Só 9% das vagas para a emigração no Superior foram preenchidas

As 3500 vagas abertas no Ensino Superior destinadas ao contingente da emigração foram preenchidas apenas por 324 alunos (9%), a totalidade dos que concorreram.

Segundo o Ministério da Ciência, Tecnologia e Ensino Superior (MCTES), o concurso nacional de acesso deste ano "registou o número mais elevado de candidatos, de colocados e de taxa de ocupação das vagas disponíveis desde 2001" no que diz respeito ao "Contingente Especial para Candidatos Emigrantes Portugueses e Familiares que com eles residam". A tutela acrescenta ainda que pela primeira vez, desde 2011, todos os candidatos obtiveram colocação.

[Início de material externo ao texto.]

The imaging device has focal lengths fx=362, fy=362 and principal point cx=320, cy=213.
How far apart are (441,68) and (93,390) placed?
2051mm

No ano passado este contingente atraiu 273 estudantes de 29 países. Apesar de não indicar o número de países, o MCTES adianta que França (67), Brasil (47) e Venezuela (42) são os principais países de proveniência. E que o Brasil e a Venezuela duplicaram o número de colocados face a 2017.

Em comunicado, emitido esta terça-feira, o ministério de Manuel Heitor diz ainda que as áreas das engenharias, TIC, saúde e direito foram as mais procuradas e que entre as instituições que receberam mais candidatos encontram-se as universidades do Porto (81), de Lisboa (57) e a Nova de Lisboa (39).

Recorde-se que em agosto o Governo enviou uma carta às comunidades a informar as famílias das 3500 vagas abertas nas universidades e politécnicos. A medida inseriu-se na iniciativa "Estudar e Investigar em Portugal".